**Trecho de origem**
# # # # #

Carf afasta IOF sobre empréstimo entre empresas do mesmo grupo
Por Marcela Villar — De São Paulo
O Conselho Administrativo de Recursos Fiscais (Carf) afastou uma cobrança de R$ 21 milhões de Imposto sobre Operações Financeiras (IOF) sobre um empréstimo feito empresas do mesmo grupo econômico. Para o tribunal, a operação não se tratava de mútuo, mas mero fluxo financeiro entre partes relacionadas via conta corrente, transferência em que não incide o tributo. Cabe recurso.
A decisão é importante porque destoa da jurisprudência do Carf, mais favorável à Fazenda Nacional, como indicou o relator no acórdão, conselheiro Bruno Minoru Takii, da 1ª Turma Ordinária da 3ª Câmara da 3ª Seção. O entendimento beneficia a Empresa de Mecanização Rural, do complexo industrial Grupo Ferroeste.

# # # # #

**Conteúdo dos dados**
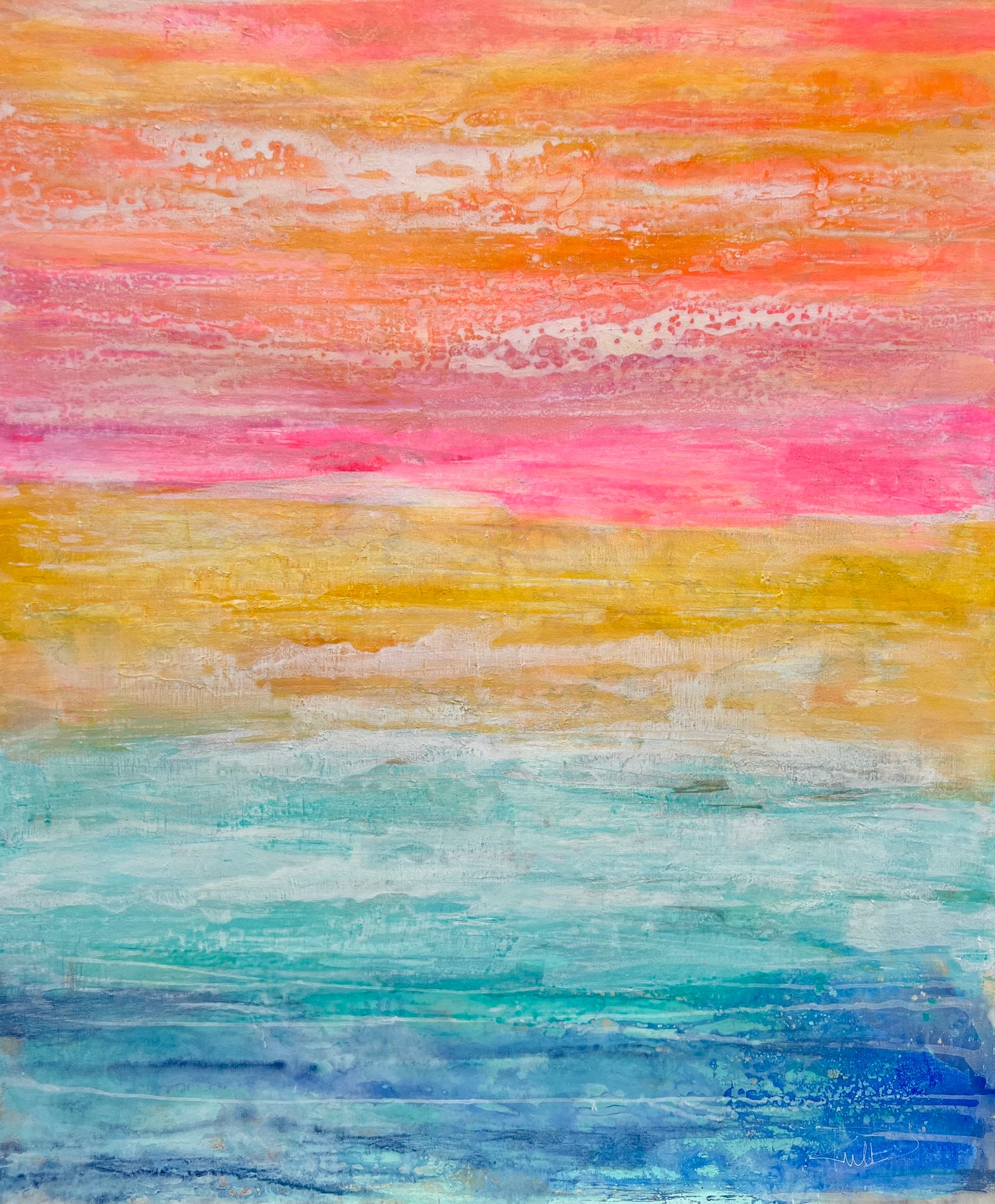 Sunset Vibration 2 Original Kunst Danja Kulterer online kaufen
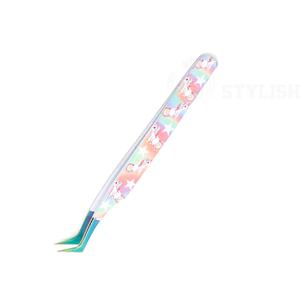 Vente en gros de pince à cils en acier inoxydable de la meilleure qualité pince à épiler d'extension de cils enduits de papier beauté pointue en vrac faux cils - Product Image 3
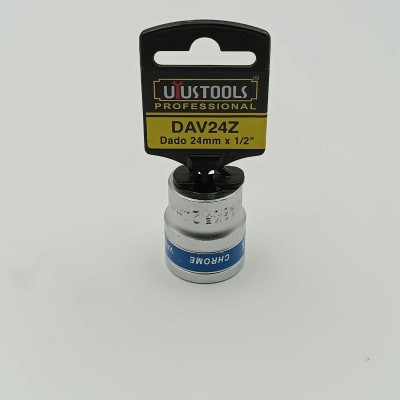 DADO 24MM-1/2 PULGADAS AZUL C/COLGADOR UYUSTOOLSS-TW. DAV24Z1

# # # # #

**Atividade**
Segundo o trecho de origem, qual era o valor da cobrança de IOF que o Carf afastou? Os dados são um material à parte, sem relação com o trecho de origem.

**Resolução do exercício**
R$ 21 milhões.